IdanAchituve/pFedGP

Error of Torch.Cholesky

Closed this issue · 6 comments

Firstly, thanks for your awesome work and code. When I run the pFedGP_IP_compute in the cifar100 in the 'noisy input', there raises an error: 'RuntimeError: cholesky_cuda: For batch 1: U(993,993) is zero, singular U.' The same problem also occurs in other settings. How can I solve the issue?

Hi,
Can you provide the full trace of the error?
Where exactly does it fall?

Cheers,
Idan

The input line:

│(per) [quyuxun@Moon pFedGP-main]$ python ./trainer_ip.py --data-name cifar100 --data-path experiments/datafolder/noisy_cifar100/data_dictionary.pkl --method pFedGP-comp
 │ute --lr 0.01 --save-path experiments/noisy_input/output/pFedGP/pFedGP-IP

The Traceback


 ~│Step: 25, client: 90, Inner Step: 0, Loss: 6.2183685302734375:   2%|#5                                                              | 24/1000 [03:07<2:07:12,  7.82s/it]
]$│Traceback (most recent call last):
 ~│  File "./trainer_ip.py", line 317, in <module>
  │    val_results, labels_vs_preds_val = eval_model(net, GPs, X_bar, clients, split="val")
  │  File "/home/quyuxun/anaconda3/envs/per/lib/python3.6/site-packages/torch/autograd/grad_mode.py", line 26, in decorate_context
  │    return func(*args, **kwargs)
  │  File "./trainer_ip.py", line 135, in eval_model
  │    loss, pred = GPs[client_id].forward_eval(X_train, Y_train, X_test, Y_test, client_X_bar, is_first_iter)
  │  File "/home/quyuxun/pFedGP-main/pFedGP/Learner.py", line 84, in forward_eval
  │    preds = self.tree.eval_tree_full_path(X_train, Y_train, X_test, X_bar, self.n_output, is_first_iter)
  │  File "/home/quyuxun/pFedGP-main/pFedGP/tree.py", line 446, in eval_tree_full_path
  │    is_first_iter=is_first_iter)
  │  File "/home/quyuxun/pFedGP-main/pFedGP/pFedGP_compute.py", line 126, in predictive_posterior
  │    gibbs_state = self.gibbs_sample(model_state)
  │  File "/home/quyuxun/pFedGP-main/pFedGP/pFedGP_compute.py", line 182, in gibbs_sample
  │    gibbs_state = self.next_gibbs_state(model_state, gibbs_state)
  │  File "/home/quyuxun/pFedGP-main/pFedGP/pFedGP_compute.py", line 215, in next_gibbs_state
  │    f_new = self.sample_f(gibbs_state.omega, model_state)
  │  File "/home/quyuxun/pFedGP-main/pFedGP/pFedGP_compute.py", line 239, in sample_f
  │    dist = self.gaussian_posterior(omega, model_state)
  │  File "/home/quyuxun/pFedGP-main/pFedGP/pFedGP_compute.py", line 280, in gaussian_posterior
  │    L_Q = psd_safe_cholesky(Q)  # ND x M x M
  │  File "/home/quyuxun/pFedGP-main/utils.py", line 241, in psd_safe_cholesky
  │    raise e
  │  File "/home/quyuxun/pFedGP-main/utils.py", line 215, in psd_safe_cholesky
  │    L = torch.cholesky(A, upper=upper, out=out)
  │RuntimeError: cholesky_cuda: For batch 1: U(993,993) is zero, singular U.
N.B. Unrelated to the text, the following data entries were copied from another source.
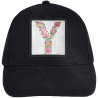 Gorra infantil con parche Letra Y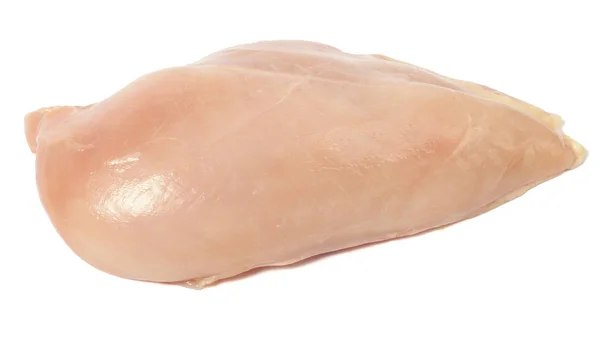 Filet de poulet cru isolé sur blanc — Photo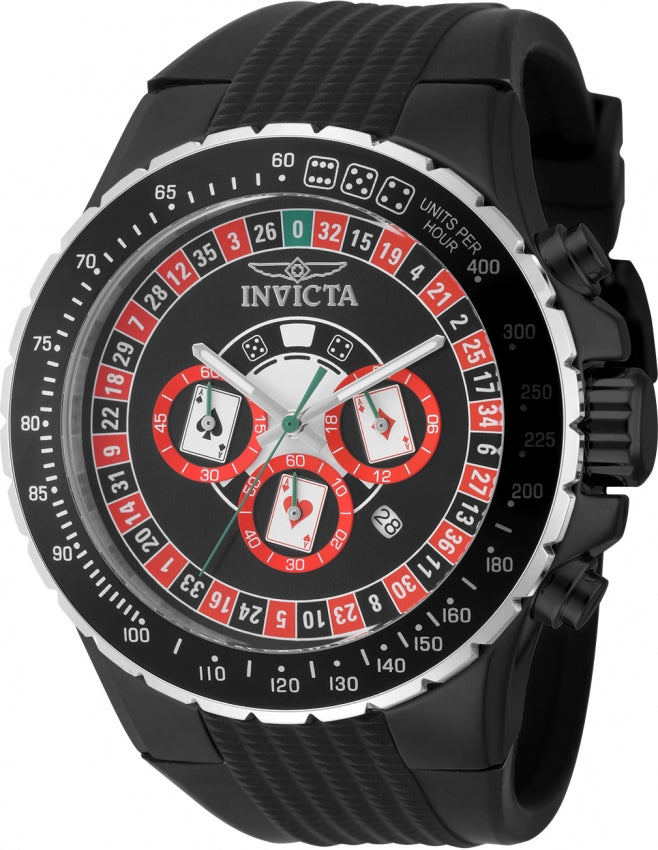 Invicta Men's 49849 Aviator Quartz VD53 Black Dial Watch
It seems that the matrix A in line 215 in 'utils.py' is irreversible in the step25/client90/InnerStep0. Is the issue reproducible in your service?

Indeed this is the issue. I wasn't able to reproduce this error in my machine, although the optimization process seems to be similar to yours (e.g., client 90 is sampled at step 25).
Perhaps you can check the following:

  1. Pytorch changed the function that performs cholesky decomposition in recent versions. So, if you are working with a recent one, perhaps you should change it also in the code (link).
  2. Maybe you can try working with double precision and see if the issue is resolved.
  3. Add a larger jitter to the diagonal when the code fails.

Idan

Thanks for your response, I would try as what you suggest. The pytorch version is the same as that in the 'requirement' and I utilize the CUDA11.0 in RTX3090. Perhaps it is closely relative to the machine. Lastly, sorry to disturb you and thanks for your detailed response.

No problem. Feel free to approach me on anything.
BTW, I am working on RTX 2080 Ti with CUDA 11.4.

Good luck,
Idan